On display as well at the museum, for the first time in many years, is a letter that Bar Kochba sent his subordinates in Ein Gedi, in which he orders them to bring more supplies and men, and threatens to severely punish them if they fail to so.
Surprisingly, the name Hadrian surfaces quite often in today’s political dialogue in Israel, at least on the part of those from the right wing of the political map. Many such spokesmen speak of “Hadrian’s curse” when talking about the right of the Jewish people to the Land of Israel. The explanation is that it was this emperor who expunged the former name of the Roman province that existed in much of latter-day Israel, in Judea, after viciously suppressing the Bar Kochba revolt in 135 C.E., renaming the province Syria Palaestina.
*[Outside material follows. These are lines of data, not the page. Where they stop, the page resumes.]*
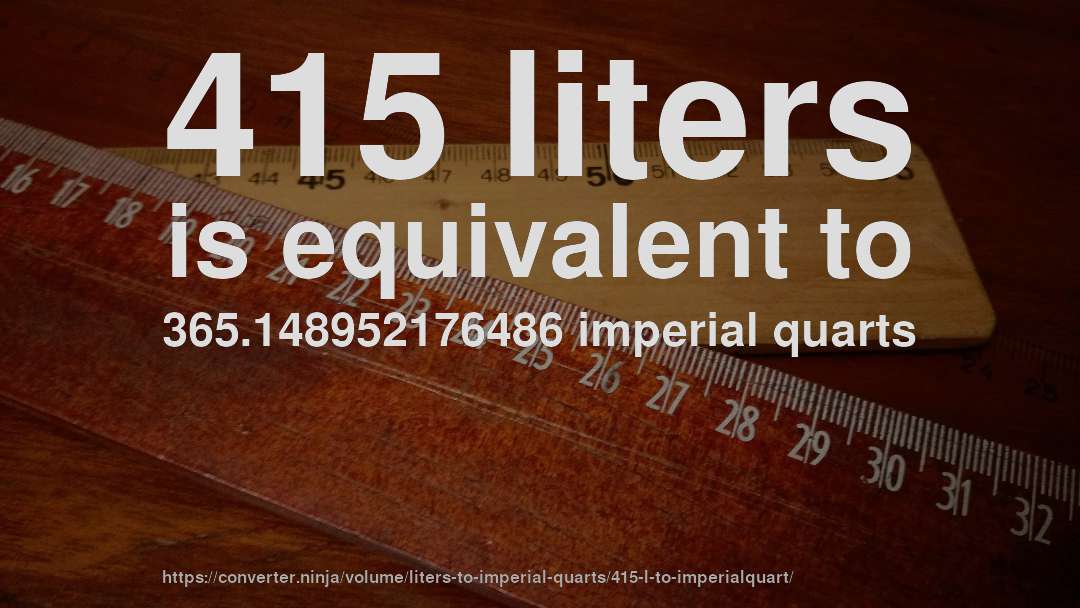 415 liters is equivalent to 365.148952176486 imperial quarts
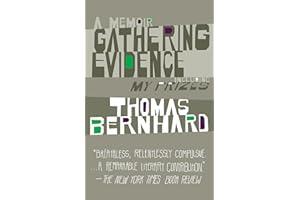 Gathering Evidence & My Prizes: A Memoir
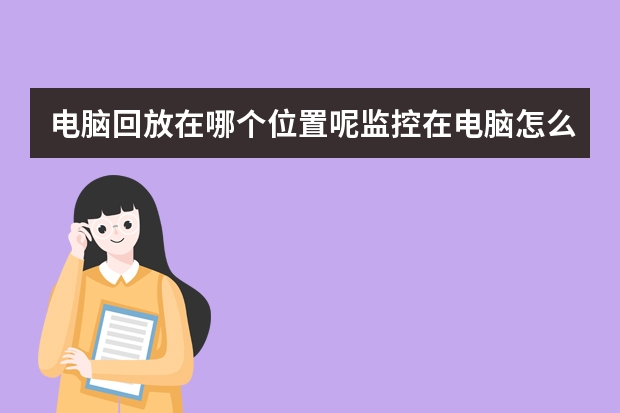 电脑回放在哪个位置呢监控在电脑怎么查看回放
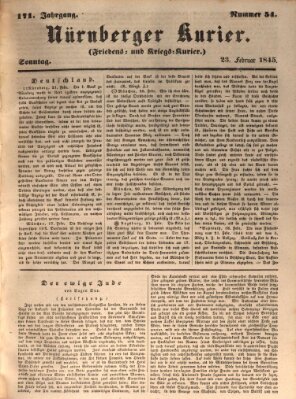 Nürnberger Kurier (Nürnberger Friedens- und Kriegs-Kurier) Sonntag 23. Februar 1845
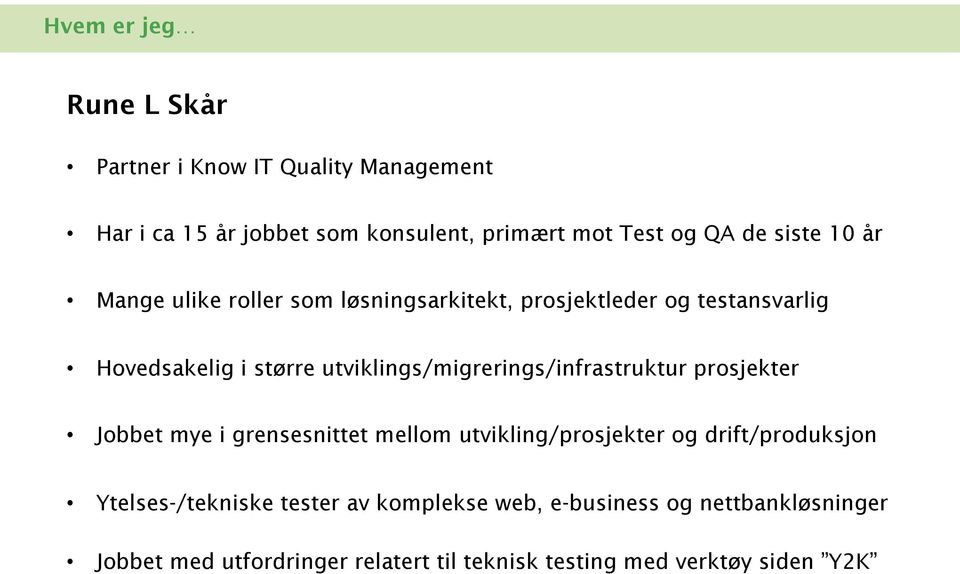 utviklings/migrerings/infrastruktur prosjekter Jobbet mye i grensesnittet mellom utvikling/prosjekter og drift/produksjon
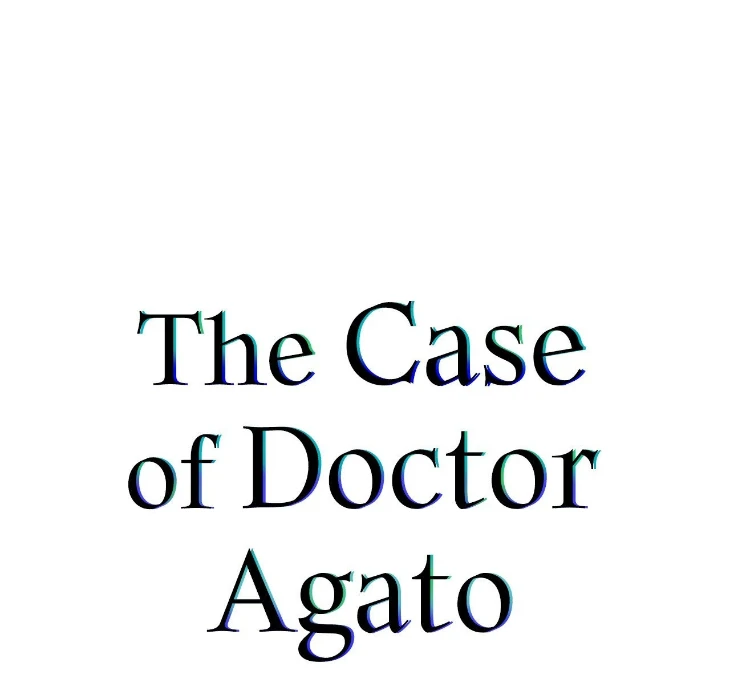 The Case of Doctor Agato [Official Uncensored] - Chapter 9 manhwa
The name change was part of the punishment he meted out to the Jews after their uprising and, accordingly, he is blamed for what those on the right call the “big lie” of the creation of Palestine some 1,800 years later.
Where Hadrian clearly had a lasting and major effect is on the history of Jerusalem. While it was once thought that Aelia Capitolina constituted a temporary phase between magnificent Herodian Jerusalem and the less splendid Byzantine city, recent archaeological excavations have spotlighted the Roman city again and shown otherwise. Most of the findings emerged during salvage digs conducted in advance of various municipal construction projects, which will likely lead to the disappearance of these findings once more under new buildings and roads.
“Hadrian: An Emperor Cast in Bronze” concludes the Israel Museum’s celebrations of its 50th anniversary, held throughout 2015. It will be on display through June 30, 2016, and is the last in a series of special shows spotlighting masterworks from sister institutions loaned to the museum during the festive year, and presented in dialogue with works from its own collections.